Task details:
From the line with "114 Santa Anna" to the line with "CD Projektu. Jest", output every line below exactly, both ends included. Skip the pictures.

BEGIN Recorded data

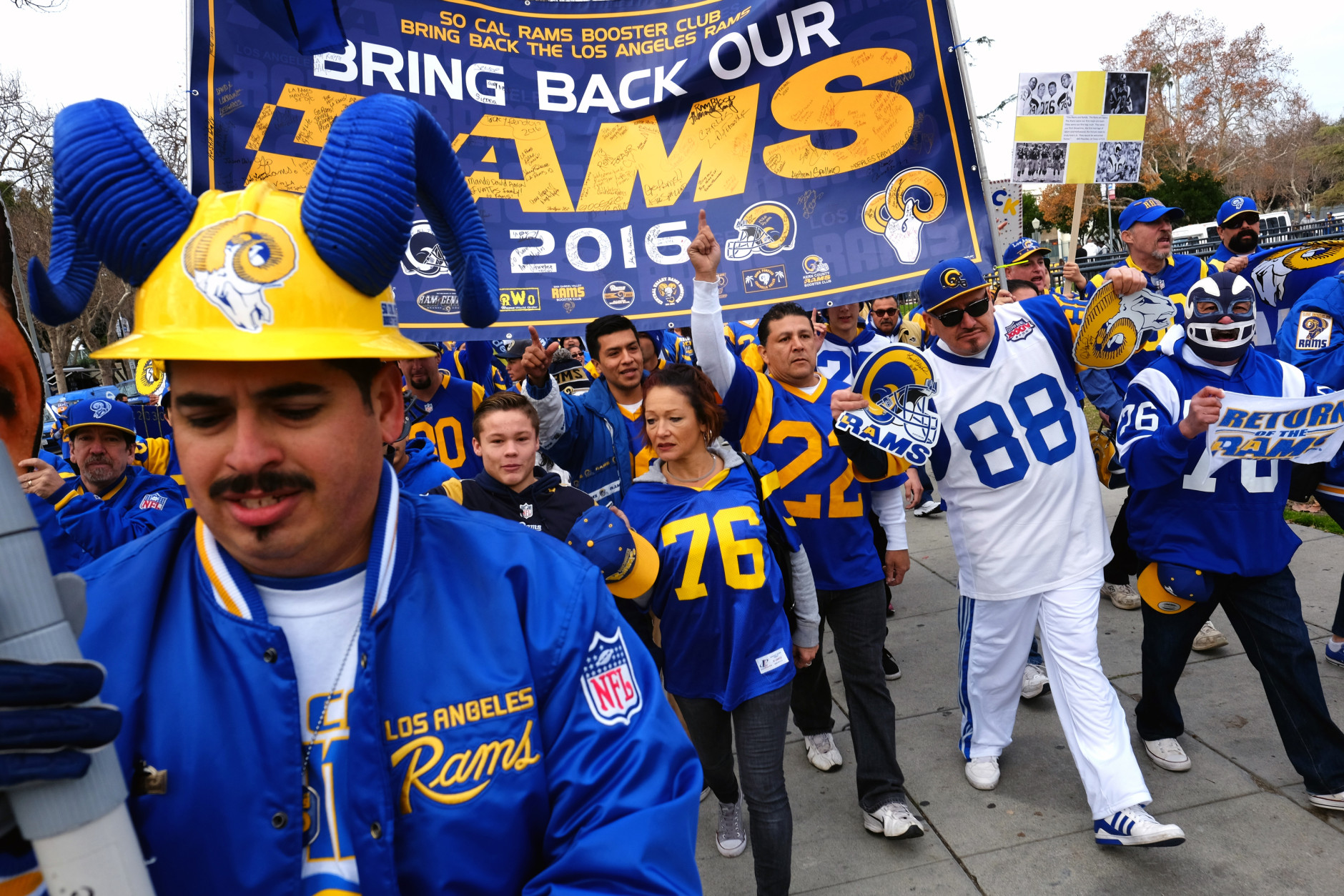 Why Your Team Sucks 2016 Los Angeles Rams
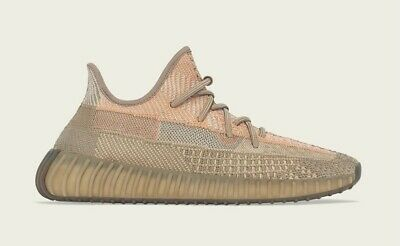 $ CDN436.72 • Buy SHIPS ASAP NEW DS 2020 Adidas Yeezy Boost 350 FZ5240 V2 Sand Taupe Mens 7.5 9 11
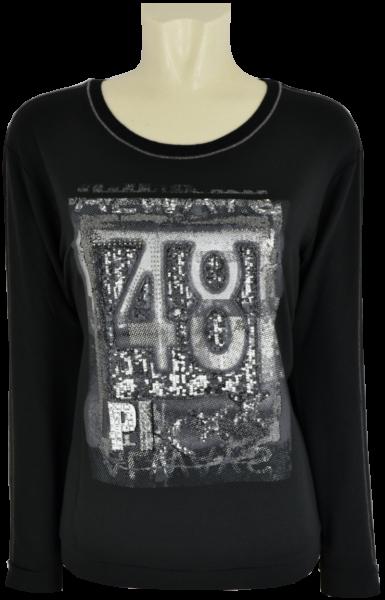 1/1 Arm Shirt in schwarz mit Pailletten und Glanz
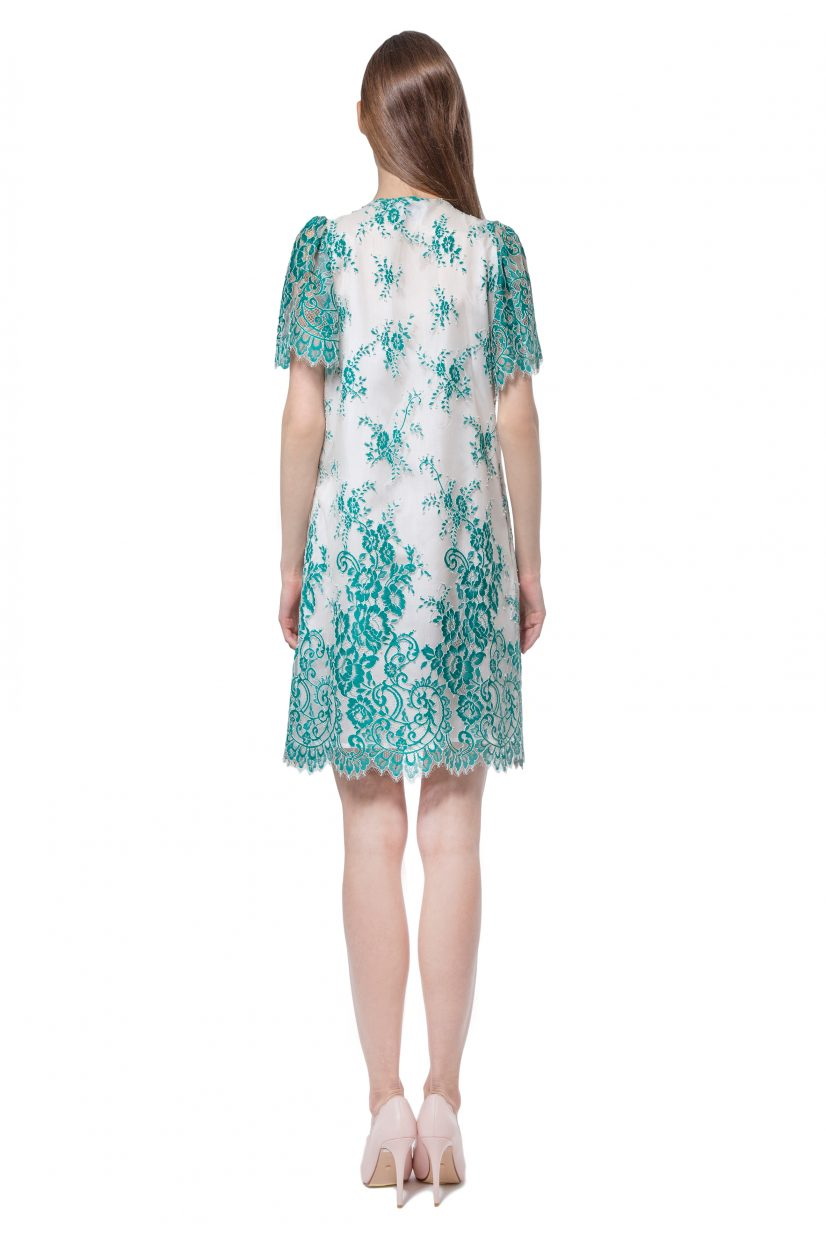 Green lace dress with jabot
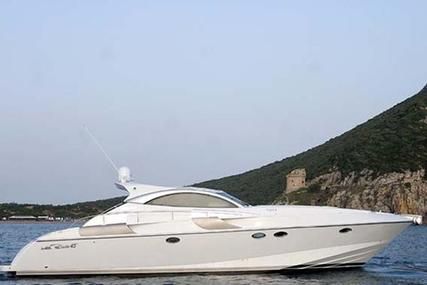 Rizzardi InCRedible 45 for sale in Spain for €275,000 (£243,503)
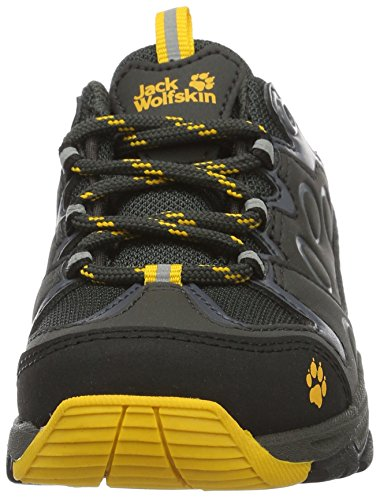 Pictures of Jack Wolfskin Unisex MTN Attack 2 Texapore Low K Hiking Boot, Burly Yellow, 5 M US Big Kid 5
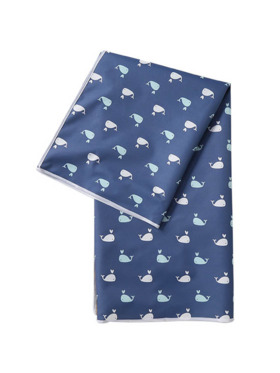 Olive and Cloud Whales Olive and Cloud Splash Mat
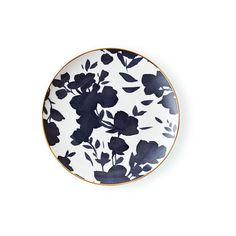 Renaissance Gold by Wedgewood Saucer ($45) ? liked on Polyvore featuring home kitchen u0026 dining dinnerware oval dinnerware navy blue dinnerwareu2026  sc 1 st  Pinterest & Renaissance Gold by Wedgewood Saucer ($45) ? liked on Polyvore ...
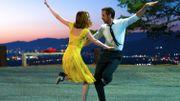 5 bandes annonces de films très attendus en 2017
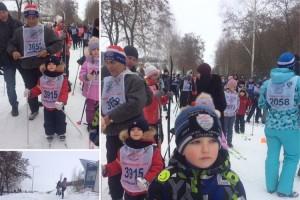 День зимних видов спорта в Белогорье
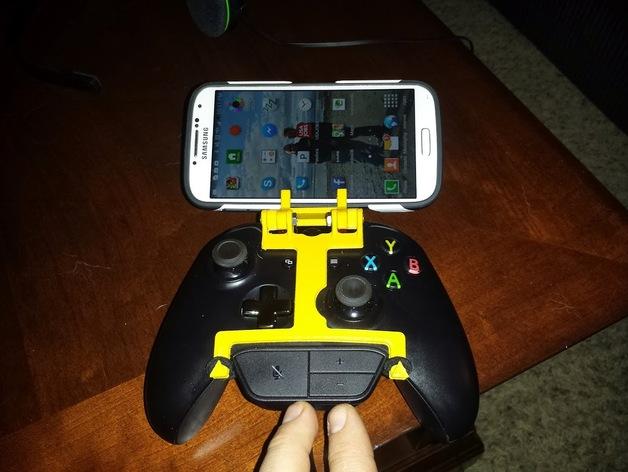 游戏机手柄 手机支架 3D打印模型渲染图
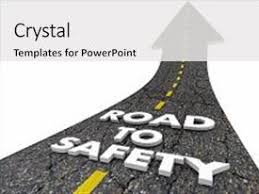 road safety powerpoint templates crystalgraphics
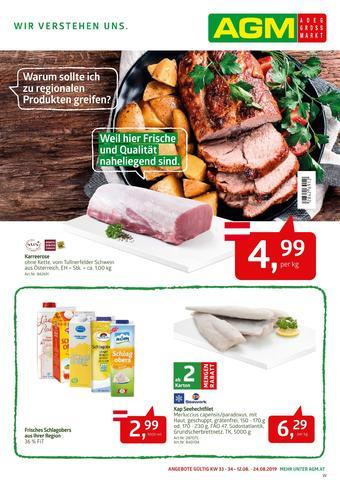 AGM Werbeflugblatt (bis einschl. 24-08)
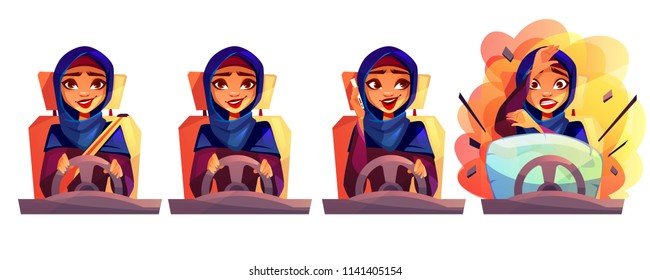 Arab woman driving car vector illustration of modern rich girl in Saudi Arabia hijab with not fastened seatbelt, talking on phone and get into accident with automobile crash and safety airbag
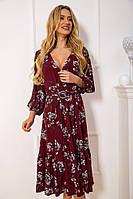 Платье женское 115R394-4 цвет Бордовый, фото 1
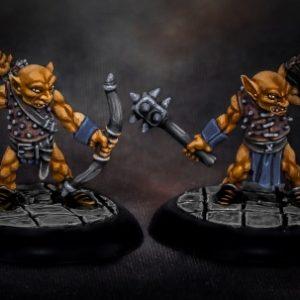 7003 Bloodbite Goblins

END Recorded data
BEGIN Recorded data

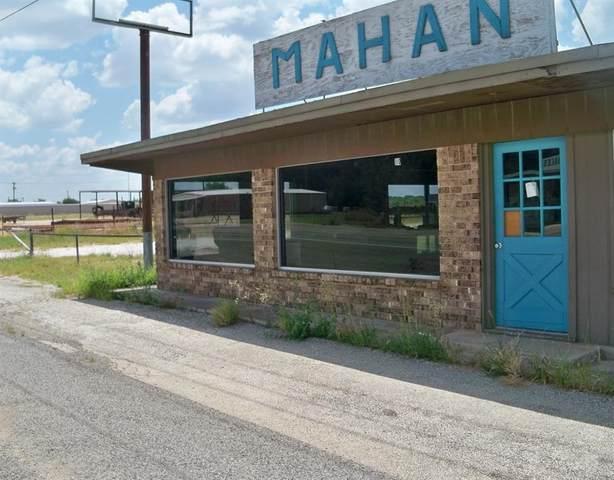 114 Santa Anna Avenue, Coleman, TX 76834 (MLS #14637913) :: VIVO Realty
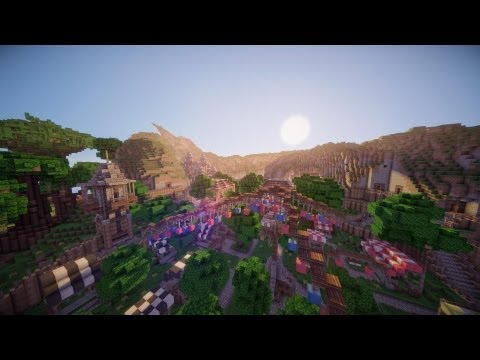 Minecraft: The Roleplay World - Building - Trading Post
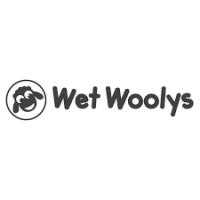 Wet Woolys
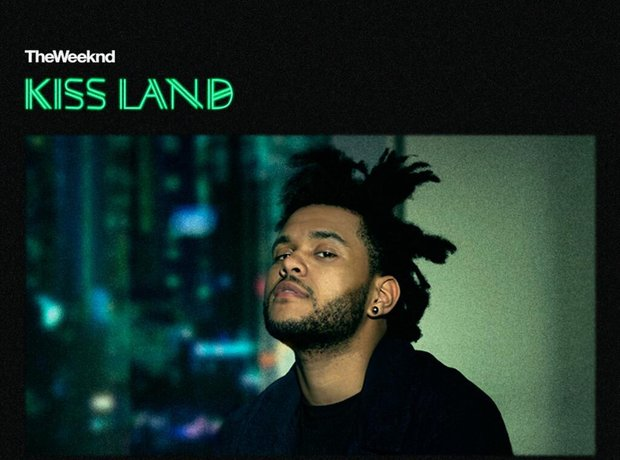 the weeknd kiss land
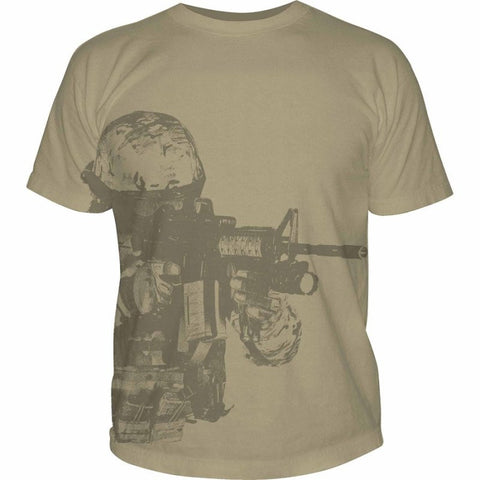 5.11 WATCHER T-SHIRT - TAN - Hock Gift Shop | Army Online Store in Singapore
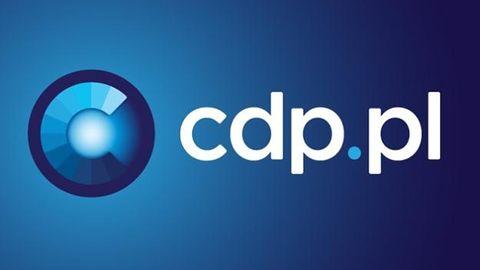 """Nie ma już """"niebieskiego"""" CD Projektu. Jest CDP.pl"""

END Recorded data

Task result:
 114 Santa Anna Avenue, Coleman, TX 76834 (MLS #14637913) :: VIVO Realty
 Minecraft: The Roleplay World - Building - Trading Post
 Wet Woolys
 the weeknd kiss land
 5.11 WATCHER T-SHIRT - TAN - Hock Gift Shop | Army Online Store in Singapore
 """Nie ma już """"niebieskiego"""" CD Projektu. Jest CDP.pl"""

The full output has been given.